Biorąc pod uwagę, wyniki modeli dla lat 1992 i 1998 zbadane zostanie dopasowanie dla modeli z współczynnikami tau (0.1, 0.75, 0.95)
model_rq_92_01 <- rq(earnings~age+factor(gender)+factor(degree), tau=0.1, data=data_1992)
resid_92_01 <- resid(model_rq_92_01)
model_empty_01 <- rq(earnings~1, tau=0.1, data=data_1992)
## Warning in rq.fit.br(x, y, tau = tau, ...): Solution may be nonunique
resid_empty_01 <- resid(model_empty_01)
goodfit(resid_92_01, resid_empty_01, 0.1)
## [1] 0.0507487
model_rq_92_075 <- rq(earnings~age+factor(gender)+factor(degree), tau=0.75, data=data_1992)

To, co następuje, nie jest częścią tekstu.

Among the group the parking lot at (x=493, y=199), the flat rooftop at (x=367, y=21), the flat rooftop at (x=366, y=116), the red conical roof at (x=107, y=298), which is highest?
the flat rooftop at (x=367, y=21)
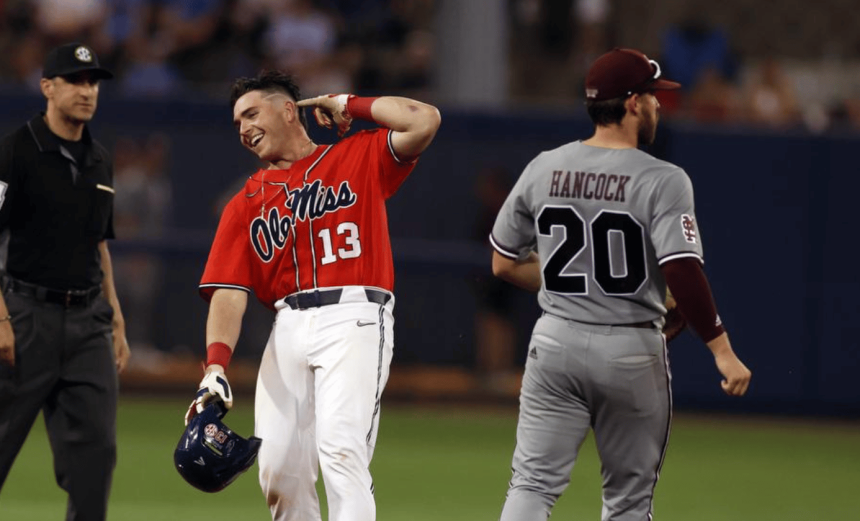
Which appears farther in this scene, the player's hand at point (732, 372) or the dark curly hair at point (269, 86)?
the dark curly hair at point (269, 86)

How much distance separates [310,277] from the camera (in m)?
6.04

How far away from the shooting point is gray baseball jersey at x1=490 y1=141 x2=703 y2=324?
18.3 feet

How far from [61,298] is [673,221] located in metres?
3.02

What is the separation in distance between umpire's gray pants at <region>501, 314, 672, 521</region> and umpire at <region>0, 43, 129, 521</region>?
7.09 ft

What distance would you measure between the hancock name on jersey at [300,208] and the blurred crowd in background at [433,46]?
8.51m

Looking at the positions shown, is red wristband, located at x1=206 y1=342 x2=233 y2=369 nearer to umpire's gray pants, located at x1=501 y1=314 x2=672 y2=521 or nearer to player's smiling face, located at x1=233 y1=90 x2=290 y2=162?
player's smiling face, located at x1=233 y1=90 x2=290 y2=162

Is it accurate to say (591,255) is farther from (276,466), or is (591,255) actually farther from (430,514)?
(430,514)

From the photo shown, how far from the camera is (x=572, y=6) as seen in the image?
1745 cm

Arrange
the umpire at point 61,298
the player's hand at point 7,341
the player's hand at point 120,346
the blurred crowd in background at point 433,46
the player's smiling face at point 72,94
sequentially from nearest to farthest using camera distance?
the player's hand at point 7,341
the umpire at point 61,298
the player's smiling face at point 72,94
the player's hand at point 120,346
the blurred crowd in background at point 433,46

resid_92_075 <- resid(model_rq_92_075)
model_empty_075 <- rq(earnings~1, tau=0.75, data=data_1992)
resid_empty_075 <- resid(model_empty_075)

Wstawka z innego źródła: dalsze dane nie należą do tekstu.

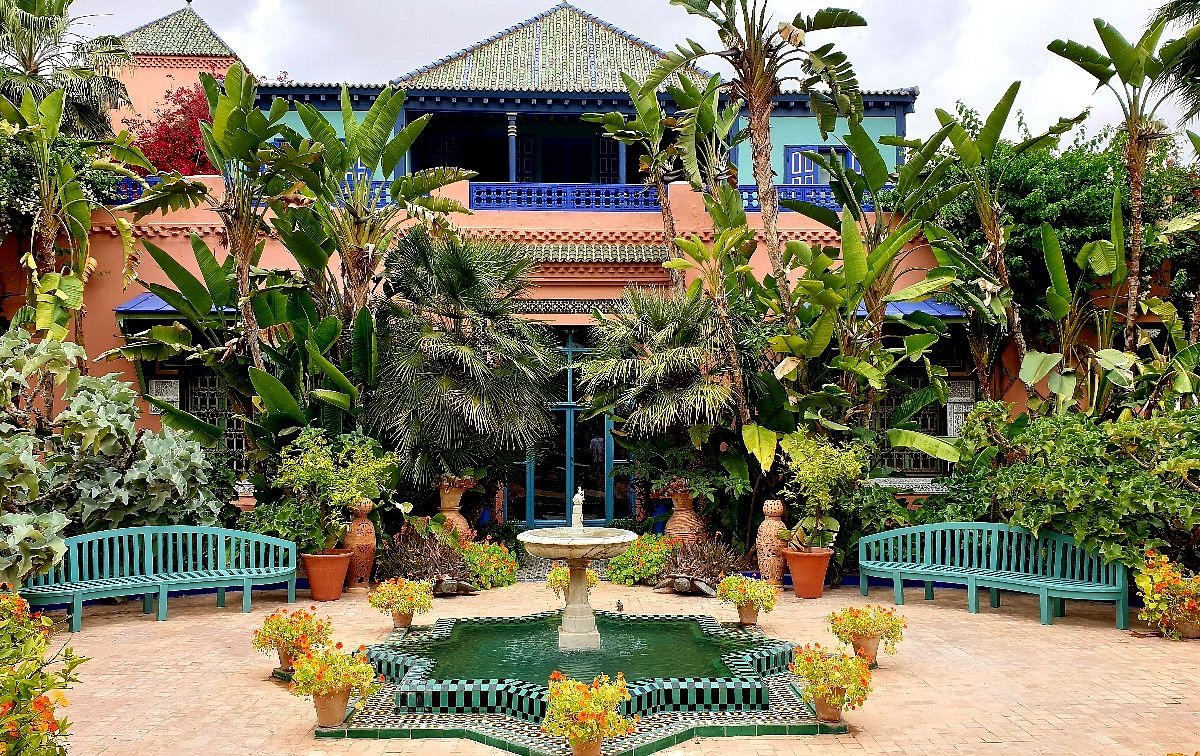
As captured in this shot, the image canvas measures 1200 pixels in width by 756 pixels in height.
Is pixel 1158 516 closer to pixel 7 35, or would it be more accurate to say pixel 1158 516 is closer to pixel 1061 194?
pixel 1061 194

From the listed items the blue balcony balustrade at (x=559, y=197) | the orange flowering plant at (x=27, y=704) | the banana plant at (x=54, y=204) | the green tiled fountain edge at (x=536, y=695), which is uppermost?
the blue balcony balustrade at (x=559, y=197)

goodfit(resid_92_075, resid_empty_075, 0.75)
## [1] 0.1401108
model_rq_92_095 <- rq(earnings~age+factor(gender)+factor(degree), tau=0.95, data=data_1992)
resid_92_095 <- resid(model_rq_92_095)
model_empty_095 <- rq(earnings~1, tau=0.95, data=data_1992)

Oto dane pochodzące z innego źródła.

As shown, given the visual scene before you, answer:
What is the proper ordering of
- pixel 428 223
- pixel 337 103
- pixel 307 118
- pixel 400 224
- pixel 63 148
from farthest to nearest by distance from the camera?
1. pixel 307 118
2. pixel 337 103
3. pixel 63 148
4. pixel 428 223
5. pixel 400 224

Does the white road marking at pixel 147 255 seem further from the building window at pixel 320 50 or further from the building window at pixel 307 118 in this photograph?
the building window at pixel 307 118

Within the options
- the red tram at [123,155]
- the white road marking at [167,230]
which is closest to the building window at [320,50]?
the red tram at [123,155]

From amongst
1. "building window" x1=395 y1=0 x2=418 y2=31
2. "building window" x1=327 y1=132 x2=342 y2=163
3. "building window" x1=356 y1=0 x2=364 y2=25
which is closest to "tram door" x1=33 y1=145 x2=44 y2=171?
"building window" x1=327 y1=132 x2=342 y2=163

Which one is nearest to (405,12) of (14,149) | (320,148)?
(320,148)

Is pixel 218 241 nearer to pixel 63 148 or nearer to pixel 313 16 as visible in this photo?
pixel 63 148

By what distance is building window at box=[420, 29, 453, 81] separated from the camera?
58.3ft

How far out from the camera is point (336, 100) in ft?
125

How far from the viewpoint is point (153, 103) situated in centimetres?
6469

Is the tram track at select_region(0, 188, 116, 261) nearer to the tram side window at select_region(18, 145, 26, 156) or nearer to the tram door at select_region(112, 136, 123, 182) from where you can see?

resid_empty_095 <- resid(model_empty_095)
goodfit(resid_92_095, resid_empty_095, 0.95)
## [1] 0.148776
Wywołajmy jeszcze raz model regresji liniowej.
summary(model_lm_92)$r.squared
## [1] 0.1956149
W przypadku danych dla 1992 roku najlepiej radził sobie model najmniejszych kwadratów, z wynikim dopasowania niespełna 20%.
model_rq_98_01 <- rq(earnings~age+factor(gender)+factor(degree), tau=0.1, data=data_1998)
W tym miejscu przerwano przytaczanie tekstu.